Collected data entries:

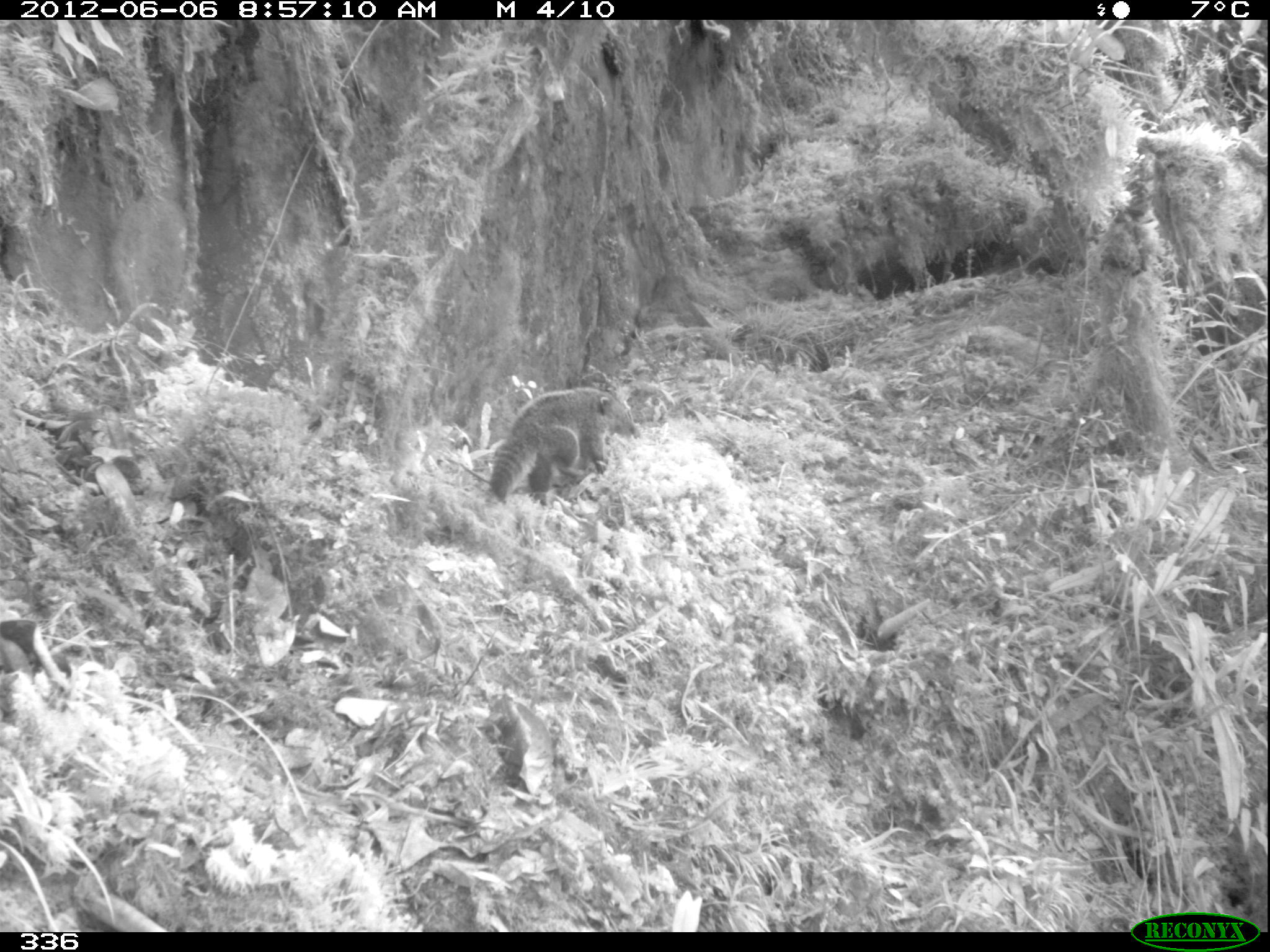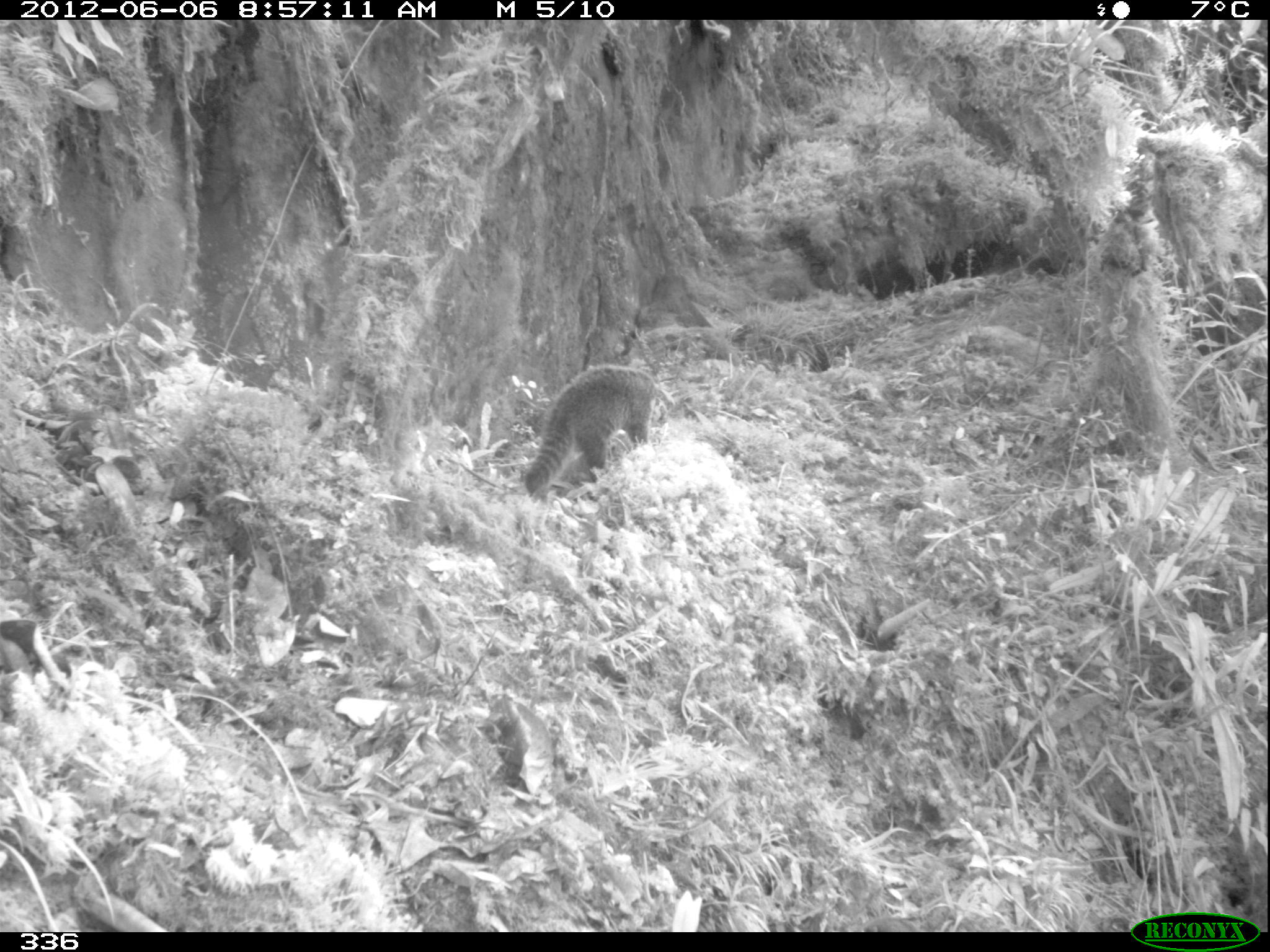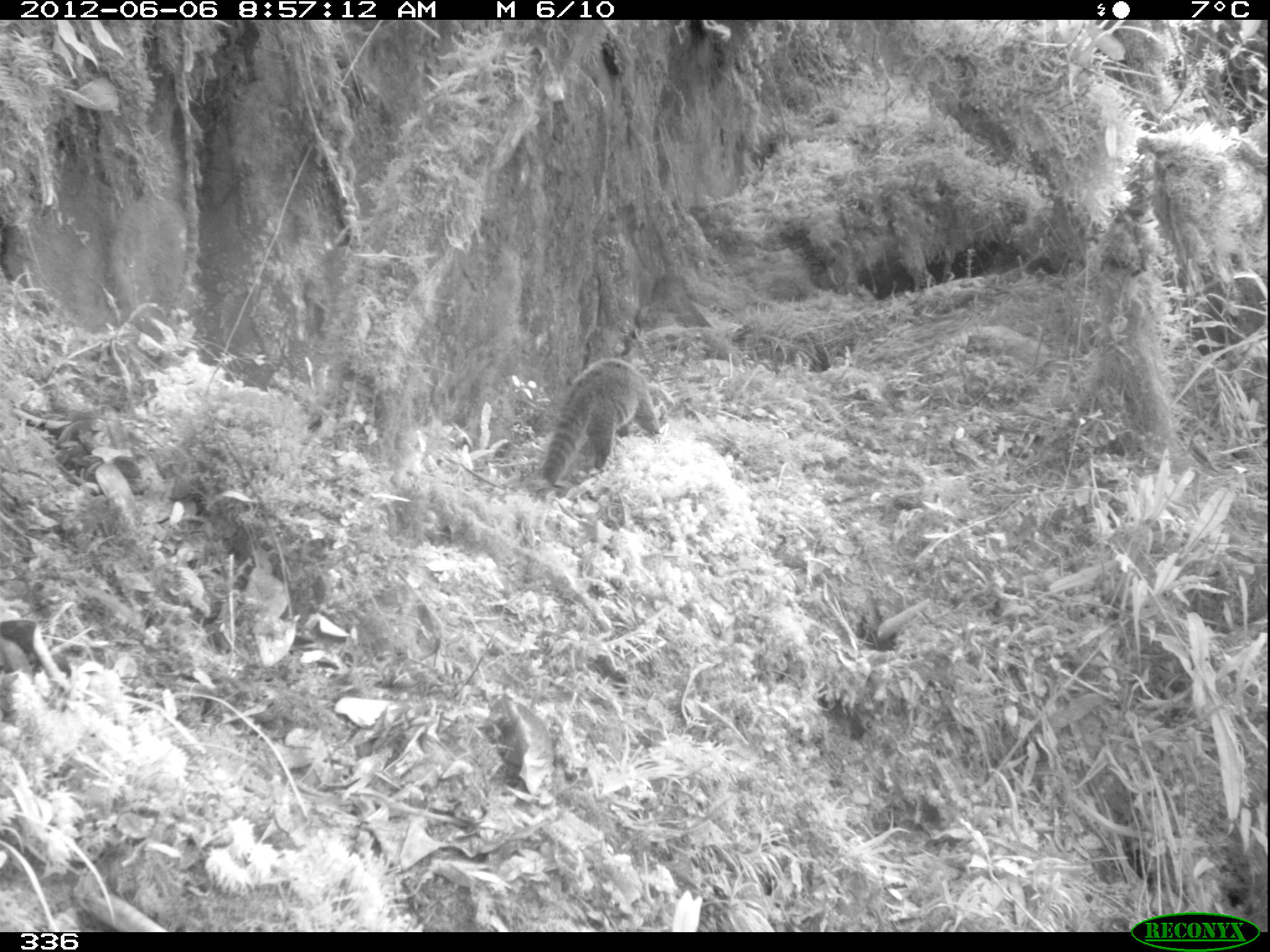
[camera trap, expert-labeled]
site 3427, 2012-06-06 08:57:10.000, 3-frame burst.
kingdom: Animalia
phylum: Chordata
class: Mammalia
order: Carnivora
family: Procyonidae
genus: Nasua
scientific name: Nasua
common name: coatis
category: unknown coati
Unknown coati (coatis) (Nasua).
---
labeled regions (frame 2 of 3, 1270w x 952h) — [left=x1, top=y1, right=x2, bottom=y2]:
unknown coati: [left=523, top=366, right=657, bottom=496]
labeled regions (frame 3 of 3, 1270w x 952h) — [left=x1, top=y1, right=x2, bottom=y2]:
unknown coati: [left=541, top=358, right=661, bottom=487]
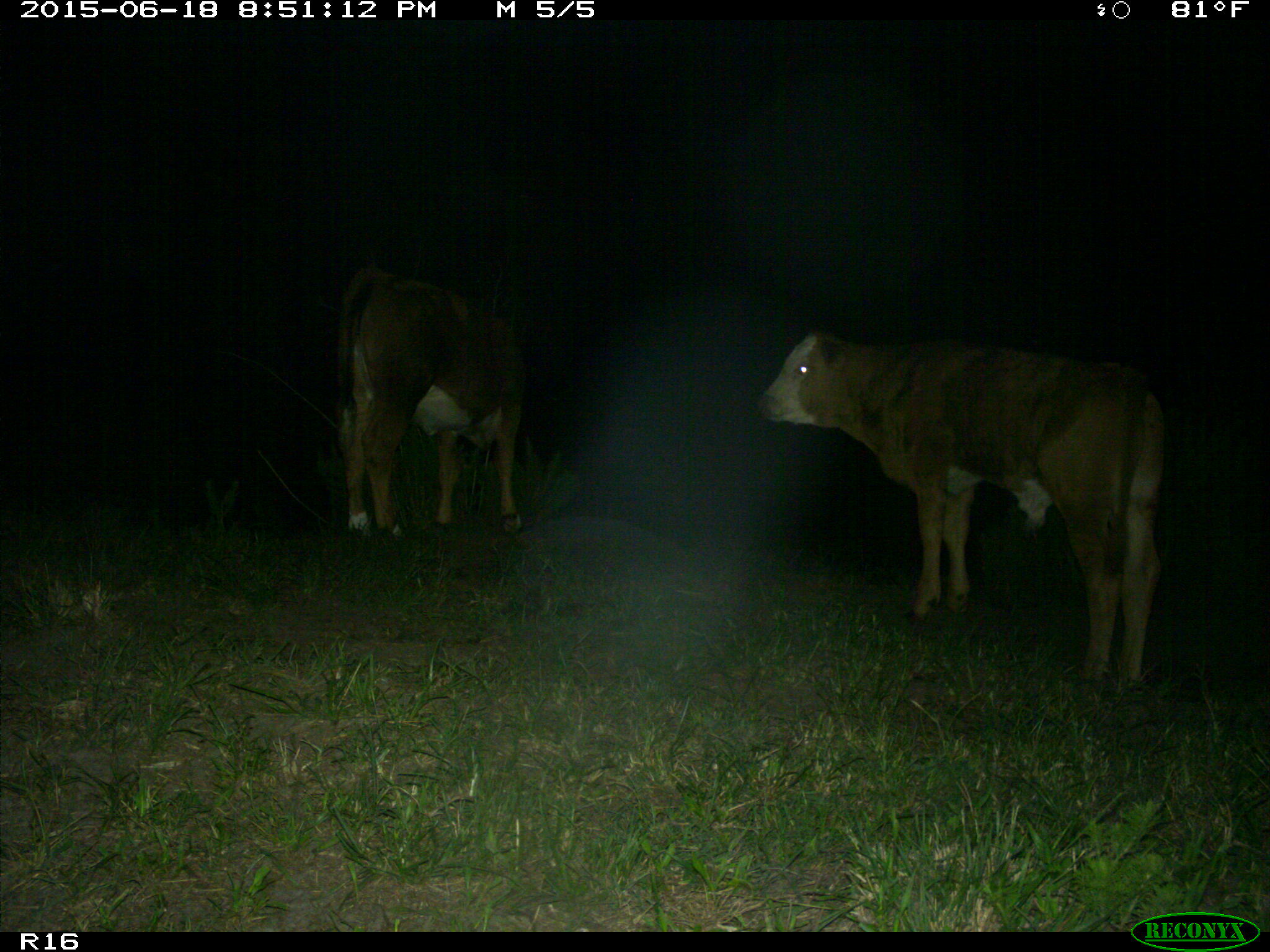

Required action: In the records above, find the line that contains "class: Mammalia". Print it and every later line exactly, omitting the pictures.

Solution to this task:
class: Mammalia
order: Carnivora
family: Procyonidae
genus: Nasua
scientific name: Nasua
common name: coatis
category: unknown coati
Unknown coati (coatis) (Nasua).
---
labeled regions (frame 2 of 3, 1270w x 952h) — [left=x1, top=y1, right=x2, bottom=y2]:
unknown coati: [left=523, top=366, right=657, bottom=496]
labeled regions (frame 3 of 3, 1270w x 952h) — [left=x1, top=y1, right=x2, bottom=y2]:
unknown coati: [left=541, top=358, right=661, bottom=487]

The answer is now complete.